▸ Estratto
########

La stessa sorte sarebbe toccata ad ARDEBALE se questi non fosse fuggito in tempo nei possedimenti romani d'Africa, da dove poi si recò a Roma a chiedere aiuti contro l'usurpatore.
Fu anticipato però da GIUGURTA, il quale, sapendo quanto Roma era venale, vi aveva inviato alcuni suoi uomini di fiducia che con molti e ricchi doni avevano guadagnato alla causa del re usurpatore gli uomini più influenti della metropoli.
Il Senato per questo motivo, accolse freddamente ADERBALE ed anziché difendere i diritti calpestati del giovane figlio di MICIPSA, a parole lo illuse con vane promesse, poi inviò in Africa dieci commissari con l'ordine di dividere la Numidia fra ADERBALE e GIUGURTA.

Alla testa della commissione era il consolare L. OPIMIO, il vincitore di Fregelle, uomo avido e senza scrupoli, il quale accettò i doni offertigli dallo scaltro Giugurta e, diviso il regno, gli assegnò la parte migliore.
Non contento di questa divisione, Giugurta volle spogliare il cugino della parte che gli era toccata e, siccome questi mostrava di essere deciso a difendere con le armi il suo dominio, Giugurta convinto di poter osare impunemente, mosse contro Aderbale con un forte esercito e lo sconfisse.
ADERBALE riuscì a rifugiarsi a Cirta (odierna Costantina) e mentre allestiva i preparativi per resistere, inviava a Roma ambasciatori chiedendo urgenti soccorsi.

########

▸ Materiale fornito
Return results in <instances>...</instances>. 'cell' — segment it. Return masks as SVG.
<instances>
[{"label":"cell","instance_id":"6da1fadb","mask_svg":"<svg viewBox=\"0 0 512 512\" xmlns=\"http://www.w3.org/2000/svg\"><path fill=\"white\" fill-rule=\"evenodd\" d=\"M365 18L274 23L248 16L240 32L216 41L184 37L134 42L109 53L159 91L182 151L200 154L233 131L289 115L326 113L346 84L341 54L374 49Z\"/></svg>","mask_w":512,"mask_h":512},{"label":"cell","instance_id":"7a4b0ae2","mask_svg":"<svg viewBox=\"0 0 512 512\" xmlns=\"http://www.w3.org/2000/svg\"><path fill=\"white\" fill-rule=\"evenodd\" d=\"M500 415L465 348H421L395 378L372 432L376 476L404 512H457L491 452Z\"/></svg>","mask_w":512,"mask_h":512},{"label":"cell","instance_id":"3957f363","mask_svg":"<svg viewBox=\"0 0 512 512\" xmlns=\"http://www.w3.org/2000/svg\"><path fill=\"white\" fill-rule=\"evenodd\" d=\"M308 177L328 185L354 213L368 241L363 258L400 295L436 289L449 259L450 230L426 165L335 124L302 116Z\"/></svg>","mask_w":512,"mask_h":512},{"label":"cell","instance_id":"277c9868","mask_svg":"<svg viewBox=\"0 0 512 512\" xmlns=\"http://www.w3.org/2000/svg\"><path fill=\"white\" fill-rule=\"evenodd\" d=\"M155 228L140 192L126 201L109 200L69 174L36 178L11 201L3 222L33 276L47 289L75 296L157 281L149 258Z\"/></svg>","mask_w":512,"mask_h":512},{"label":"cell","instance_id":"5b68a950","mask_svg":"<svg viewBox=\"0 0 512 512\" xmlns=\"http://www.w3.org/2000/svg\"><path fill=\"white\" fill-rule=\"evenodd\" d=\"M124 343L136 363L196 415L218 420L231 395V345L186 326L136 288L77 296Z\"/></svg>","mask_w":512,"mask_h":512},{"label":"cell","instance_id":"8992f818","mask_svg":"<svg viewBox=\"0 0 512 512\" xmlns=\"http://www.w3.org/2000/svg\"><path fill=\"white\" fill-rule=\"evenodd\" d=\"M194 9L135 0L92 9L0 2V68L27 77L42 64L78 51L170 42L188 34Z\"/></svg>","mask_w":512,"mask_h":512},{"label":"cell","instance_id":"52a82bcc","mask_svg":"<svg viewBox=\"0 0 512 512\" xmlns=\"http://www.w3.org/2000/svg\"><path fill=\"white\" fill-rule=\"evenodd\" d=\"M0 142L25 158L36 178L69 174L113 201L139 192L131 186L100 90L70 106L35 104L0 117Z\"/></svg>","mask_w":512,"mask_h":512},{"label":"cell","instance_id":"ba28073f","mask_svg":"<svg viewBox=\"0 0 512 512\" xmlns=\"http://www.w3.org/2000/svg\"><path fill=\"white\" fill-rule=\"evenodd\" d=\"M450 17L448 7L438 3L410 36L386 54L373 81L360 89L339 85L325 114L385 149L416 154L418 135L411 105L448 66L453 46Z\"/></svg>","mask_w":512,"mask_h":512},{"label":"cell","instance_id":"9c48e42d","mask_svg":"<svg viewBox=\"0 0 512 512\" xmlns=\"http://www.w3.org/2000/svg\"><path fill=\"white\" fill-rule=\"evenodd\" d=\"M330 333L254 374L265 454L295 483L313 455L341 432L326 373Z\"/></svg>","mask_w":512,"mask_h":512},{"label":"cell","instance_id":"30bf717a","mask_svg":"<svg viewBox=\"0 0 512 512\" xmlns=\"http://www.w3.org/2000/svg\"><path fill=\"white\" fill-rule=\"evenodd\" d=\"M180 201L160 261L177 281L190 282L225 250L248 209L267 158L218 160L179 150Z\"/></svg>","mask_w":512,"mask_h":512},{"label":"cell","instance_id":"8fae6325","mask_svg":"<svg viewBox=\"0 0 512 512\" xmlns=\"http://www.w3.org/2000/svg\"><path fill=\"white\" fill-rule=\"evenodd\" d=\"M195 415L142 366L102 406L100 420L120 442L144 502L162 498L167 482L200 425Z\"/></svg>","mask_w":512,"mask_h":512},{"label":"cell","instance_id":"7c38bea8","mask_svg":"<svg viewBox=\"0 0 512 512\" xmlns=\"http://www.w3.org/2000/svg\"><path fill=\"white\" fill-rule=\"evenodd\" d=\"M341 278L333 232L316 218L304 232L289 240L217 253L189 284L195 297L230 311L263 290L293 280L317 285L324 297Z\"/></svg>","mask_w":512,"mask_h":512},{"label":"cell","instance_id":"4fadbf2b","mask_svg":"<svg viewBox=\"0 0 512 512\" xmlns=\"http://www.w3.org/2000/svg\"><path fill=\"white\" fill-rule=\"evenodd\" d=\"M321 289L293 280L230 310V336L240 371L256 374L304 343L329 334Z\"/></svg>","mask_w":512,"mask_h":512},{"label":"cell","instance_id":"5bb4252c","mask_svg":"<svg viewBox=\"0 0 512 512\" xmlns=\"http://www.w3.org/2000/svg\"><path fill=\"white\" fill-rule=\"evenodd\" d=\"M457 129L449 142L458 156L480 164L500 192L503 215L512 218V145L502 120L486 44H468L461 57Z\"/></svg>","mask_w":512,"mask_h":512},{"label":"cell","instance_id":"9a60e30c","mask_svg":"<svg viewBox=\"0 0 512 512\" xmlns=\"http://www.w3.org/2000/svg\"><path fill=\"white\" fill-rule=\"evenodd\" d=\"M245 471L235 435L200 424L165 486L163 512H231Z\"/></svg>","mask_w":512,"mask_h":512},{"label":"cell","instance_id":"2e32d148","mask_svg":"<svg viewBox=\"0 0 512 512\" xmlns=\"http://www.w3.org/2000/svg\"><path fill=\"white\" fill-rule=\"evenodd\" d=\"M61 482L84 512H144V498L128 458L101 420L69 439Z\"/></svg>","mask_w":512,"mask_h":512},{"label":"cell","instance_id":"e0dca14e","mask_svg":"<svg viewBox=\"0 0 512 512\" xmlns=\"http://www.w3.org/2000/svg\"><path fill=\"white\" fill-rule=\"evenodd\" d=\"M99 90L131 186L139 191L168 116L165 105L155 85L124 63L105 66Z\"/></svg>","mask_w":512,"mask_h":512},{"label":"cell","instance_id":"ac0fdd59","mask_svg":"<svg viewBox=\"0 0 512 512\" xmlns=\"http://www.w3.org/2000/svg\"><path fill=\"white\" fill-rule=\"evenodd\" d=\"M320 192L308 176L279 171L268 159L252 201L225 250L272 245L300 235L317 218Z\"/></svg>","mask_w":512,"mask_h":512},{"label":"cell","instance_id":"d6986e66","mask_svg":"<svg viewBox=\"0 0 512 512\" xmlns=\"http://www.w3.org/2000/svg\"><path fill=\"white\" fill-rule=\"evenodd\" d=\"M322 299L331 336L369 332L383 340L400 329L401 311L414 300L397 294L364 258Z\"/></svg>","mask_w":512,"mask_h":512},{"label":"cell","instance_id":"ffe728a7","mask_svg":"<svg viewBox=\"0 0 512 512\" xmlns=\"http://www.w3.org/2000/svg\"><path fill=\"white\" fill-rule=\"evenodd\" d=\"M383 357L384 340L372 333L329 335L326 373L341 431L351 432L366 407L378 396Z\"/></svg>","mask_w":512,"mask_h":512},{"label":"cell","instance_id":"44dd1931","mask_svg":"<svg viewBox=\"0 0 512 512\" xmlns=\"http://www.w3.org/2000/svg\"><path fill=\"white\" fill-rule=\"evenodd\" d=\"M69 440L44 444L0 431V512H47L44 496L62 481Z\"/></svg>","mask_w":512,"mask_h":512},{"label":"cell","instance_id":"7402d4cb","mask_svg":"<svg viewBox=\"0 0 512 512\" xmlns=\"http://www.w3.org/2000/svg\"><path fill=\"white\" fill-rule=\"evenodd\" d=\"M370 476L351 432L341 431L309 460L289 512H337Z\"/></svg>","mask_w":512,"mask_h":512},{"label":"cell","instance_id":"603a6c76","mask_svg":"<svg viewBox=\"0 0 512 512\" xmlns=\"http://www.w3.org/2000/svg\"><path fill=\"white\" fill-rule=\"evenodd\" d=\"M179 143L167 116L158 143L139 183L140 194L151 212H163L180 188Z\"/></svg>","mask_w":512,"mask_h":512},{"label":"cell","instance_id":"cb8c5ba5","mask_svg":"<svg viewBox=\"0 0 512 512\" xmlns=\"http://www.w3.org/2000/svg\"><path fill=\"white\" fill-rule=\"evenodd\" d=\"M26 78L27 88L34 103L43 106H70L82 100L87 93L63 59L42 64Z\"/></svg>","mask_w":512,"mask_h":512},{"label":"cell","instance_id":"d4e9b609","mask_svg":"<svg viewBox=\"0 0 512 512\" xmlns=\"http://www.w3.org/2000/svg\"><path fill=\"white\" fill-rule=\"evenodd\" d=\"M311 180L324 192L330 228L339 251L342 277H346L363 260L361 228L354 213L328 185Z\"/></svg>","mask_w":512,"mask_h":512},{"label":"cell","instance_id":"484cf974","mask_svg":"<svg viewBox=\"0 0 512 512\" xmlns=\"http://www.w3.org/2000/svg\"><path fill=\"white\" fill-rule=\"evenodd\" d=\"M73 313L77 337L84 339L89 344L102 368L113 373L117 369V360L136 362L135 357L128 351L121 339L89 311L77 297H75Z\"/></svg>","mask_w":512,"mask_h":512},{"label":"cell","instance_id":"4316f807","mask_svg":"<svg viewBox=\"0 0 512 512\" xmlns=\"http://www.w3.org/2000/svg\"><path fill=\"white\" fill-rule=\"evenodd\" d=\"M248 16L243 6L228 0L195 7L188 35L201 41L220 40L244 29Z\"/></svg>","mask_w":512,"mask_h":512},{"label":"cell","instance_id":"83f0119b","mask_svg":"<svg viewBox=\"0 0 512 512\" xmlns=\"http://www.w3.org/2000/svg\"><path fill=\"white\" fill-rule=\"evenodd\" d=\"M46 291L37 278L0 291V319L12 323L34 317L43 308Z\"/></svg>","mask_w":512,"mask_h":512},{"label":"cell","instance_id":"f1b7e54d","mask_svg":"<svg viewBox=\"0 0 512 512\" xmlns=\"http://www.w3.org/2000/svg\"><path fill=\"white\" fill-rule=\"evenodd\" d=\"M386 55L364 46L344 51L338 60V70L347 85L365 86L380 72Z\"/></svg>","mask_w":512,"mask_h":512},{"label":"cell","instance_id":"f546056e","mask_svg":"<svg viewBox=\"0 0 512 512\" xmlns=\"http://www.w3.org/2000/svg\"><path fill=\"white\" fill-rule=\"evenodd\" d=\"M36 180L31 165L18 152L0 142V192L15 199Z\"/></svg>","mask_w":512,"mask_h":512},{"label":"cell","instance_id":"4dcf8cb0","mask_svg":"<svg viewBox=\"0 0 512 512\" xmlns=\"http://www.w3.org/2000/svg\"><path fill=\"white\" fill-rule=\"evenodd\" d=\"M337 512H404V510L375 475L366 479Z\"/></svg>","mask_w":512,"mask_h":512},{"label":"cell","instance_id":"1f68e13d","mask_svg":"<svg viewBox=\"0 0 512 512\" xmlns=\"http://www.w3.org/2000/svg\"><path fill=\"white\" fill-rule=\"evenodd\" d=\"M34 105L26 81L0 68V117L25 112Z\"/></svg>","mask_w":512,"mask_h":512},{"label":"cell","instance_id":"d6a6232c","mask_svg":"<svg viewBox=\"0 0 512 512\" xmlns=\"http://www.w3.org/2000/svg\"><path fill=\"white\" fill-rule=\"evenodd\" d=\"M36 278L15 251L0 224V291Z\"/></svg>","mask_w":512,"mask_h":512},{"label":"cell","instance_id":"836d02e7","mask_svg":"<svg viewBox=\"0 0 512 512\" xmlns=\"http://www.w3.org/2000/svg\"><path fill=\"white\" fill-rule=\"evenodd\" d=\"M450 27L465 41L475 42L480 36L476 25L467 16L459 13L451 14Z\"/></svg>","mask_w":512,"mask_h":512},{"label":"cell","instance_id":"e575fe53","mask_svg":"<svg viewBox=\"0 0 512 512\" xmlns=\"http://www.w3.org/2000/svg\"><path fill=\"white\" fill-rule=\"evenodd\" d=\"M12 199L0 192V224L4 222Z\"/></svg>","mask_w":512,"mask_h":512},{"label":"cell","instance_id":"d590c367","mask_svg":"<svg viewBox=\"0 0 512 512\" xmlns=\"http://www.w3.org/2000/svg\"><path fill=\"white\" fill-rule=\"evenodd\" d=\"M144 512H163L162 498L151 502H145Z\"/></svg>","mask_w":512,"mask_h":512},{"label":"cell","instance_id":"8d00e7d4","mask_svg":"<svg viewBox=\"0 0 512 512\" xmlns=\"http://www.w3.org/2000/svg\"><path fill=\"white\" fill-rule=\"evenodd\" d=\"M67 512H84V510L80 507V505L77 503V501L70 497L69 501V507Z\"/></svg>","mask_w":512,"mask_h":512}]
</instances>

########

▸ Consegna scritta
Puoi stampare, senza alcuna modifica, il tratto dell'estratto su Giugurta che va da "Il Senato per" fino a "e lo sconfisse."?

▸ Soluzione dell'esercizio
Il Senato per questo motivo, accolse freddamente ADERBALE ed anziché difendere i diritti calpestati del giovane figlio di MICIPSA, a parole lo illuse con vane promesse, poi inviò in Africa dieci commissari con l'ordine di dividere la Numidia fra ADERBALE e GIUGURTA.

Alla testa della commissione era il consolare L. OPIMIO, il vincitore di Fregelle, uomo avido e senza scrupoli, il quale accettò i doni offertigli dallo scaltro Giugurta e, diviso il regno, gli assegnò la parte migliore.
Non contento di questa divisione, Giugurta volle spogliare il cugino della parte che gli era toccata e, siccome questi mostrava di essere deciso a difendere con le armi il suo dominio, Giugurta convinto di poter osare impunemente, mosse contro Aderbale con un forte esercito e lo sconfisse.